Зато куда больше стало забот — ровно через пять минут, когда выяснилось, что дорога к ЛАЭС вовсе не свободна и не открыта для гостей. Справа по курсу, со стороны моря, появились три бота-андроида и решительно зашагали в нашу сторону, пошевеливая ручонками-армганами.
— Вот и охрана встречает, — пробурчал я, и тут же радар выдал ещё две «метки»: у самой ограды станции торчали чугунки покрупнее ботов, рапторы или даже скорее носороги.
— С хлебом-солью? — спросил Синдбад.
— Тогда уж с «аккумулятором» и машинным маслом. — Мне представился бот, держащий в лапах узорное полотенце, а на нём «Сердце зверя» в форме каравая и сверху чашечка с густой, жирно поблескивающей жидкостью. — Хотя от этих железных разве дождёшься…
Биомехи открыли огонь издалека, и нам пришлось залечь.
Я вытащил «Страйк» и с завистью глянул на соратников — пистолет, конечно, штука хорошая, но в дальности боя и разрушительной мощи он уступает и «мегере», и «карташу». Моя участь в предстоящем бою — безропотно ждать, когда чугунки подойдут поближе, если им, конечно, позволят это сделать, и только затем вступить в дело.

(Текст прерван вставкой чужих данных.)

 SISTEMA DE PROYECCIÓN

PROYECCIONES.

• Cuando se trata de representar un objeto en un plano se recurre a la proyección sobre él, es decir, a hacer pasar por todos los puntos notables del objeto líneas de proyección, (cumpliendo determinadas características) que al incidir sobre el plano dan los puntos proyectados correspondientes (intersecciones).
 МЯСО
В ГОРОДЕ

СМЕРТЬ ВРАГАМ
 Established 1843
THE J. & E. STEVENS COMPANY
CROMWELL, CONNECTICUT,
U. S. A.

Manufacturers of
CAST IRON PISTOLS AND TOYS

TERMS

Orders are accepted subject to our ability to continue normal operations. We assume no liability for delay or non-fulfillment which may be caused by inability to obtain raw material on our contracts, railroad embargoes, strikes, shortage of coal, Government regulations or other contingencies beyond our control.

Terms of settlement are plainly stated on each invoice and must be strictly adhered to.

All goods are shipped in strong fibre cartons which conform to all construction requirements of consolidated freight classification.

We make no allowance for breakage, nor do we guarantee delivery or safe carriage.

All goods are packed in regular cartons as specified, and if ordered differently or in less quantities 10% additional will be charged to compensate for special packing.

Перестрелка не затянулась — одного бота снял Синдбад почти на километровом рубеже, напрочь снеся ему башку, а другие двое угодили под выстрел Колючего, и разом превратились в металлолом.

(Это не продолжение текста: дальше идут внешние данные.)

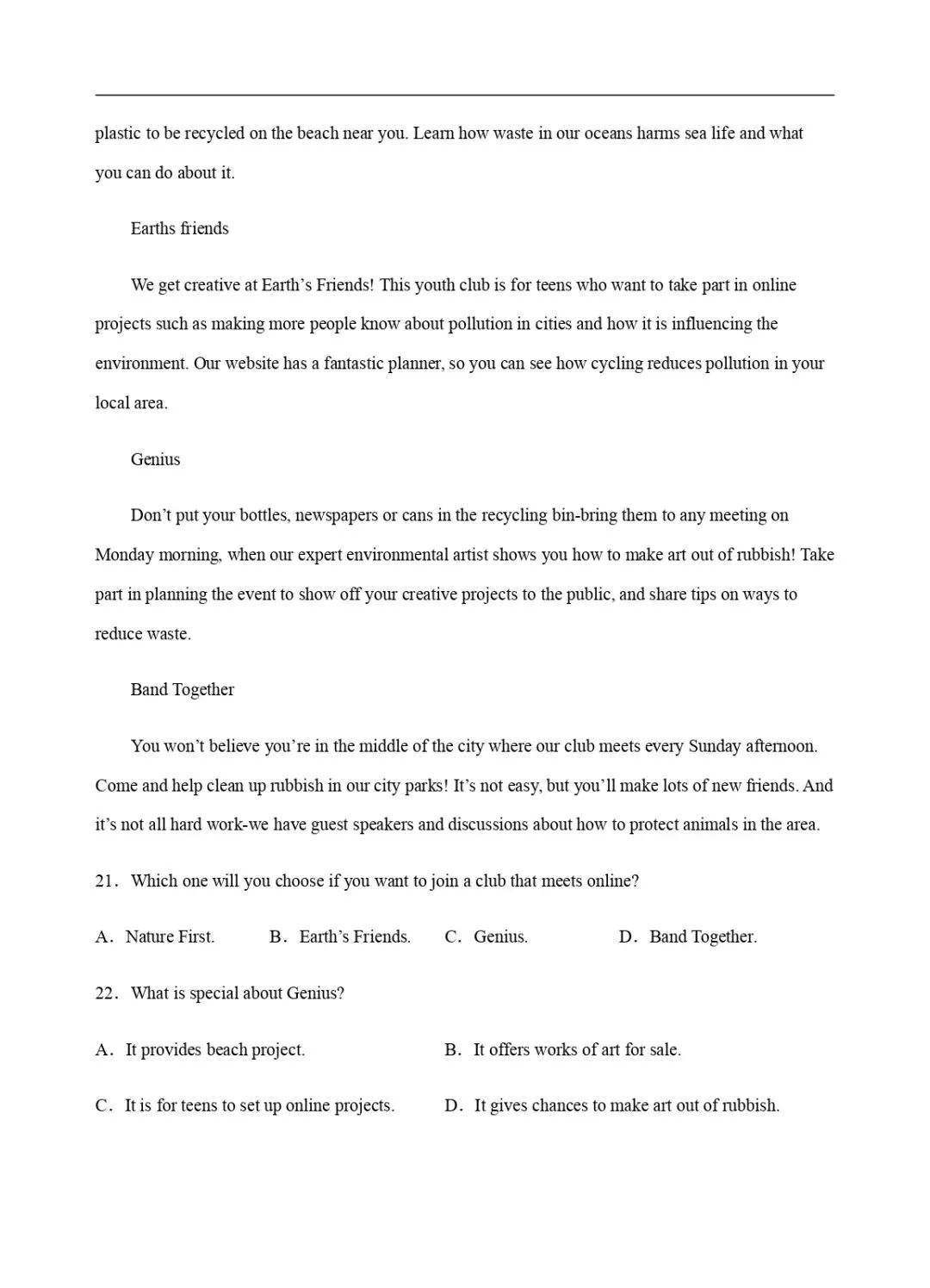 plastic to be recycled on the beach near you. Learn how waste in our oceans harms sea life and what you can do about it.

Earths friends

We get creative at Earth's Friends! This youth club is for teens who want to take part in online projects such as making more people know about pollution in cities and how it is influencing the environment. Our website has a fantastic planner, so you can see how cycling reduces pollution in your local area.

Genius

Don't put your bottles, newspapers or cans in the recycling bin-bring them to any meeting on Monday morning, when our expert environmental artist shows you how to make art out of rubbish! Take part in planning the event to show off your creative projects to the public, and share tips on ways to reduce waste.

Band Together

You won't believe you're in the middle of the city where our club meets every Sunday afternoon. Come and help clean up rubbish in our city parks! It's not easy, but you'll make lots of new friends. And it's not all hard work-we have guest speakers and discussions about how to protect animals in the area.

21. Which one will you choose if you want to join a club that meets online?

A. Nature First.   B. Earth's Friends.   C. Genius.   D. Band Together.

22. What is special about Genius?

A. It provides beach project.   B. It offers works of art for sale.

C. It is for teens to set up online projects.   D. It gives chances to make art out of rubbish.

— Ну вот, — проворчал я. — Так и буду теперь за вашими спинами отсиживаться?
— Не бойся, — сказал Синдбад. — Я одолжу тебе ИПК, чтобы ты мог пристрелить дубля.
— И на том спасибо, — я кивнул и впервые задумался, смогу ли я убить человека… существо, как две капли воды похожее на меня, сумею ли выстрелить в зеркало, зная, что оно испытает боль и умрёт?
От подобных мыслей в животе образовался холодный ком.
Избавиться от него помогла схватка с двумя носорогами, что ринулись нам навстречу, точно собачонки, заметившие на улице кошку. Встретили мы их, как полагается, и первый чугунок, словивший плазменную гранату прямо в морду, улетел в кювет — догорать.